Я долго думал о них, прежде чем выйти из дому, заранее предвкушая радость от лицезрения снега, и сердце мое учащенно билось, когда я представлял себе минуты, которые проведу вдвоем с Женевьевой. А поздно вечером, проводив ее в Бюзар, я вспоминал белые галереи и пещеры, ослепительные стены и залы, выстроенные глубоким снегом, наши тайные владения, чистые и безмолвные, куда мы попадали, входя под сень леса. Иногда у меня бывало там такое чувство, будто я вошел в архитектурное сооружение, совершенное в своей фантазии: словно зодчий, храня свою тайну, закруглил углы, изломал коридоры и аллеи, разрушил симметрию причудливыми нагромождениями, ледяными натеками, кудрявыми, как облака, кустами между галереями белоснежных деревьев, выстроил снежные стены, внезапно закрывающие перспективу тропы или белого зала под серым небом за сверкающими инеем ветвями. Солнца не видно. Сияние исходит от белизны — долгий, мягкий и ровный свет, незадуваемый ветром. Время от времени ком снега падает на землю. И снова смыкается тишина. Время вращается вокруг своей оси. И так долго не властен вечер над этими стенами. Белизна не гаснет, лес тонет в тумане, в сумраке, но под деревьями белый свет еще указывает дорогу идущим…

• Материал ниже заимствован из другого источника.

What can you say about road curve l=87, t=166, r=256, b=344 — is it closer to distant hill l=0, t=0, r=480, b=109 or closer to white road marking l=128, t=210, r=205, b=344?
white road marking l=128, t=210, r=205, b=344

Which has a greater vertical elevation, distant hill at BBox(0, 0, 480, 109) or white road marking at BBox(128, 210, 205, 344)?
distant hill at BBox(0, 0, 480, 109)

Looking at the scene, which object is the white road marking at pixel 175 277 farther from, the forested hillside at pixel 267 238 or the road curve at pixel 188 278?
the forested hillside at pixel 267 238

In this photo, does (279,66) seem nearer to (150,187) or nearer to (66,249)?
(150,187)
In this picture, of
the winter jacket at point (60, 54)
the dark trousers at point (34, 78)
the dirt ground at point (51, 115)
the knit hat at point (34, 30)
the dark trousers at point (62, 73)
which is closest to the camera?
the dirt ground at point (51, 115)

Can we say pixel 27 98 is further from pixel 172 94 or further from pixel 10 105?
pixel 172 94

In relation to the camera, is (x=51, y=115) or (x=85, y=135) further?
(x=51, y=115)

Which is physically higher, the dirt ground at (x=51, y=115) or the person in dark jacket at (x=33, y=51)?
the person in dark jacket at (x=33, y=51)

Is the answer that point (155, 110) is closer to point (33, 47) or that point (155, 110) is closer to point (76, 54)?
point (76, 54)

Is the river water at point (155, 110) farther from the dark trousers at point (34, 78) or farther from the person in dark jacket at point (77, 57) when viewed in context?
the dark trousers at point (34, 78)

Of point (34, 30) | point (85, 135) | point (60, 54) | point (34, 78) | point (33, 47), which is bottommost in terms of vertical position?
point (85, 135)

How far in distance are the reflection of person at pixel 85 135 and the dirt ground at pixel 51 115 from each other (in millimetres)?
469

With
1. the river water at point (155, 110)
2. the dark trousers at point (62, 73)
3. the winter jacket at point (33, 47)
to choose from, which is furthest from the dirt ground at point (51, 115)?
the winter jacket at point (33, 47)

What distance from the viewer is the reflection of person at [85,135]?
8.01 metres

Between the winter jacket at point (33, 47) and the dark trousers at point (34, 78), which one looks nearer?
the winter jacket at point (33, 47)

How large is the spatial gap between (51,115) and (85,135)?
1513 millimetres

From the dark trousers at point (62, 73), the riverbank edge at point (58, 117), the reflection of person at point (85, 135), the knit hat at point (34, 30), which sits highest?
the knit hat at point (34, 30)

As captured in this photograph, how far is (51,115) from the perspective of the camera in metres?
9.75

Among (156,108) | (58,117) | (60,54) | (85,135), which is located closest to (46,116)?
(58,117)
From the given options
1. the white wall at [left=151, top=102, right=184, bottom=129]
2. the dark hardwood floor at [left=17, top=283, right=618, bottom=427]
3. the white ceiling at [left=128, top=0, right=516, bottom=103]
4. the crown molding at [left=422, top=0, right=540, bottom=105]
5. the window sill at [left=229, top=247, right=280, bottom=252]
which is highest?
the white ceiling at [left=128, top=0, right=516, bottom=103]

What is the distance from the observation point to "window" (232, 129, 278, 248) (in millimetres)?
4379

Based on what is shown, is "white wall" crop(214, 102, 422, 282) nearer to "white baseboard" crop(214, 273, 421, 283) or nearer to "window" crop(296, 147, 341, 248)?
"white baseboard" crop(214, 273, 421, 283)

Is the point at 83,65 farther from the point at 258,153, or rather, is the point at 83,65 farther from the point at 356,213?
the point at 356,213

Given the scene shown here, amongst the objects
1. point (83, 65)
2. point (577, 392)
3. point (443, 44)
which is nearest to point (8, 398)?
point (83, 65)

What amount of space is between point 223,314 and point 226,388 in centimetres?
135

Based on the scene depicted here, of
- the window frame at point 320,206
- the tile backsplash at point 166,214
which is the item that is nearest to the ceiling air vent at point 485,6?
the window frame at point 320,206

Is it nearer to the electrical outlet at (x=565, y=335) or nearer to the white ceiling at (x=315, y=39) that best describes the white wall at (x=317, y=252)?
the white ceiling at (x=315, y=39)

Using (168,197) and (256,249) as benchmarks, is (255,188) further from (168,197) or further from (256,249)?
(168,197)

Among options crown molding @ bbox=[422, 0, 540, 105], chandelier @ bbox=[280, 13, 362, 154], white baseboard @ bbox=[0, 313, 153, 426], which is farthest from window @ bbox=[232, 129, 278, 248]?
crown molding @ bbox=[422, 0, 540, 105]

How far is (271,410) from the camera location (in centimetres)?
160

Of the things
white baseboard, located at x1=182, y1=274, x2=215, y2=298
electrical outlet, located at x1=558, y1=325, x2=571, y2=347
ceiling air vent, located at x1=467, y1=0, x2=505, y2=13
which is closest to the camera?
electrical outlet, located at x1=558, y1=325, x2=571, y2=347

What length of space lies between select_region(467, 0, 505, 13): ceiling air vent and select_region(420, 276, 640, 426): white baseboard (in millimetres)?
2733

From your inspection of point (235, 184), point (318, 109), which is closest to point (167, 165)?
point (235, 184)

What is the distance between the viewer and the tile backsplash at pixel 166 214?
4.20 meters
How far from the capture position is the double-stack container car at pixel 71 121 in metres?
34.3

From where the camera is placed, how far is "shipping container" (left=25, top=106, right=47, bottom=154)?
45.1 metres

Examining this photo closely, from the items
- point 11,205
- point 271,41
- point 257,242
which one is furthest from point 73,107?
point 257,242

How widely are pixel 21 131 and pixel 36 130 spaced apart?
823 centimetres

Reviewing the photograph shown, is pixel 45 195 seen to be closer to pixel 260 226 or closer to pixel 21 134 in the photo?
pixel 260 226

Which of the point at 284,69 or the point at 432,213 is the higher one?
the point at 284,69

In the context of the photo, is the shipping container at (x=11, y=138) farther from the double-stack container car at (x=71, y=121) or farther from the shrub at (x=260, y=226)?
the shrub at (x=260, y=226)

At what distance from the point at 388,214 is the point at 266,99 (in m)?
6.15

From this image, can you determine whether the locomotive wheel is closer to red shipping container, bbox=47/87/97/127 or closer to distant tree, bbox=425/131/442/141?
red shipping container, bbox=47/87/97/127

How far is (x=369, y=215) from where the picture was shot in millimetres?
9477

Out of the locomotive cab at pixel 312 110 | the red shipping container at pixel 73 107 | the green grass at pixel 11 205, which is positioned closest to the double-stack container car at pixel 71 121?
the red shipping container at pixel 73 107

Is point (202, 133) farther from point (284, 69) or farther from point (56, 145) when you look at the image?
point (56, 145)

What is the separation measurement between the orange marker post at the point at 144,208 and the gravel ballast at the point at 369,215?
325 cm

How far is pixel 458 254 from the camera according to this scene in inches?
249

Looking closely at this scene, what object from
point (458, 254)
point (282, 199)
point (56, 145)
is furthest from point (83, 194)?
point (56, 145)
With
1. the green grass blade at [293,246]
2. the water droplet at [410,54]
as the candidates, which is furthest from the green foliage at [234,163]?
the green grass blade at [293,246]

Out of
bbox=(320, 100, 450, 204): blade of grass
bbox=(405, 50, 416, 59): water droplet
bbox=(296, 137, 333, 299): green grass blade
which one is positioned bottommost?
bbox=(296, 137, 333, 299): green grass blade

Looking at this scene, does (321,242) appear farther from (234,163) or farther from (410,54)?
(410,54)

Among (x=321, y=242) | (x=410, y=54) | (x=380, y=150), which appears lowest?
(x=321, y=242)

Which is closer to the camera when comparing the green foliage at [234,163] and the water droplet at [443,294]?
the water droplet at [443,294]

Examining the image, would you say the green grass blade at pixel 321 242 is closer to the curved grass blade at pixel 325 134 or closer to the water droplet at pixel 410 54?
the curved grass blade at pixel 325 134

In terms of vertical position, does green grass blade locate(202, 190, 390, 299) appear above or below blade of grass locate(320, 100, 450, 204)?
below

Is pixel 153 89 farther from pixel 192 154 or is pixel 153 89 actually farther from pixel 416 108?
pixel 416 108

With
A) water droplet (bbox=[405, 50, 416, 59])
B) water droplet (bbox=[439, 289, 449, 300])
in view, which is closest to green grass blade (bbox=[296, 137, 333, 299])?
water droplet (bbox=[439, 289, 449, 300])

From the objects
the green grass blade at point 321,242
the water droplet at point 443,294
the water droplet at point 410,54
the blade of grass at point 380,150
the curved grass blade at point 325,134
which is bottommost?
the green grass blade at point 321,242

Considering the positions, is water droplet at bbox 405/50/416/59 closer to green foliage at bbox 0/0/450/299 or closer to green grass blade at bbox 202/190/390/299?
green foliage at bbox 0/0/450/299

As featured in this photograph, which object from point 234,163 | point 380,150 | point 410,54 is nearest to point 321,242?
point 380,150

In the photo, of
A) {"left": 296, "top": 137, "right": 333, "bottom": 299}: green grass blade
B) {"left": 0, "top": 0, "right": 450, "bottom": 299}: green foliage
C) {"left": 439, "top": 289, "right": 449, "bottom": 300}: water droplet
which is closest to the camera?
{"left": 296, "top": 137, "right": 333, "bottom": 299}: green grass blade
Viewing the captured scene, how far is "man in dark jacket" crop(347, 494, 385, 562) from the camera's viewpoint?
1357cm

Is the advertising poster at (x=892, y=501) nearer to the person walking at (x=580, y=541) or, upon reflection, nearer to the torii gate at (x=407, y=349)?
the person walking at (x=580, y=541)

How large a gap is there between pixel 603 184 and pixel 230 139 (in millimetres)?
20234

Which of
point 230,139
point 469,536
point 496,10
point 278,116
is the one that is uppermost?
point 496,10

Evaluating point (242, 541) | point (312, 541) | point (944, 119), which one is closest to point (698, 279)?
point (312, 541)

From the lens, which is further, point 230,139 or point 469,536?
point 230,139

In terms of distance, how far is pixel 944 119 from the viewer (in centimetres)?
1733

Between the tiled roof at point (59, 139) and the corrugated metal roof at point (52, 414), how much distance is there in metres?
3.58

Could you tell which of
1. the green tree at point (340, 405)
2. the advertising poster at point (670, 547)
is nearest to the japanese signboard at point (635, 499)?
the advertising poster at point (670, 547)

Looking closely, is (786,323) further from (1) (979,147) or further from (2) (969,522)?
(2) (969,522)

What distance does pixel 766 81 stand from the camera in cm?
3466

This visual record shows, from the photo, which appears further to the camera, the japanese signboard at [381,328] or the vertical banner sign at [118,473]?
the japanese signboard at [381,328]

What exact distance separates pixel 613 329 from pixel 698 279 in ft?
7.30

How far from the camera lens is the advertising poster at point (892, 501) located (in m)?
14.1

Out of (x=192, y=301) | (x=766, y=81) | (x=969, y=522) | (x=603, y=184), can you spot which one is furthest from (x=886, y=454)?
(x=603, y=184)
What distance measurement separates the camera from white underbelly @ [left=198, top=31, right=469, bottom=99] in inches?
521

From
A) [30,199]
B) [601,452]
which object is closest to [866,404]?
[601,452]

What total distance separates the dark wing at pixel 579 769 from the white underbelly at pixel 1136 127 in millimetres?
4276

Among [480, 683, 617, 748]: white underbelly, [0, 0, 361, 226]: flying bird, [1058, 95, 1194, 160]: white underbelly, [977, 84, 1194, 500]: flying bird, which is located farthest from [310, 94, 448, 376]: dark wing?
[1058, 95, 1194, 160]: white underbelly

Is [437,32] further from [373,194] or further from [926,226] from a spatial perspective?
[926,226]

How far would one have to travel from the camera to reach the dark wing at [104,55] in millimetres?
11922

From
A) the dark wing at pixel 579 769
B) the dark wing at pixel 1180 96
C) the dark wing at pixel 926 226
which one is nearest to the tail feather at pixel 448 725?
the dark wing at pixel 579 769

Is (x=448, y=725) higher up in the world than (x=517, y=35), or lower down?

Я разжигал огонь в камине в моем кабинете, отсветы пламени плясали по комнате, и оживали в алом свете бумаги на столе, мебель, гравюры на стенах. В Бюзаре Женевьева, должно быть, уже спала, и я видел ее рассыпанные по подушке волосы, сияющий венец среди зимы, словно залог того, что вновь засветит солнце. А я завтра снова прижму ее к своей груди, завтра ее красота и нежность вновь воспламенят меня своим светом. К чему сомнения? Можно просто жить в этом мире. И в череде дней крепло наше счастье под взглядом доброго Бога, под Его светом, и было ясное небо, белизна, плоть, торжествующая над печалью и смертью.
Приближалось Рождество. Я должен был заняться приготовлениями к празднику. Каждый год прихожане устанавливают в храме большую ель, а катехумены украшают неф ветками и букетиками остролиста. Храм становится похож на зеленый лесной свод, витражи отбрасывают под эту сень блики закатных лучей. Остро пахнет смолой, и если закрыть на минуту глаза, опьянев от дурманящего аромата, то удивишься, почему же не поют птицы в этом глухом и сумрачном лесу. Странная это пора. Возбуждение охватывает прихожан, их дети разучивают в школе рождественские псалмы, классы полнятся евангельскими чтениями.
Я считаю минуты: каждый год я жду не дождусь, чтобы жизнь вновь вошла в привычную колею и мой храм обрел бы свое истинное лицо.
VII
Но в этом году, наоборот, приближение Рождества наполняло меня радостью, и я ожидал его с таким же нетерпением, как все. Украшение храма и подготовка к празднику позволяли Женевьеве проводить еще больше времени подле меня. Поднимая глаза, я видел, как она трудится среди других девушек и юношей, размещавших зеленые букетики в нишах, на нимбах ангелов, среди ветвей ели. Ель уже установили. Ее пышно украсили свечками и звездами. Все приходили на нее полюбоваться. Счастье окрыляло меня. Гимны, которые мы повторяли, наполнялись для меня истинным смыслом, тексты и стихи, которые я толковал, находили место в моем сердце. В рождественских яслях расставили восковые фигурки: Мария, Иосиф, младенец Иисус, пастухи и волхвы в золотых одеяниях. Стойло наполнили соломой, а алтарь за ним был убран ветками остролиста, словно для того, чтобы окружить сцену ореолом жестокости, и в этой воинственной и кровавой чаще, сомкнувшейся за потоками чистейшего света, я узнавал мою прежнюю душу, ту, что жаждала покарать, сломить, восторжествовать в неведении своем и страхе.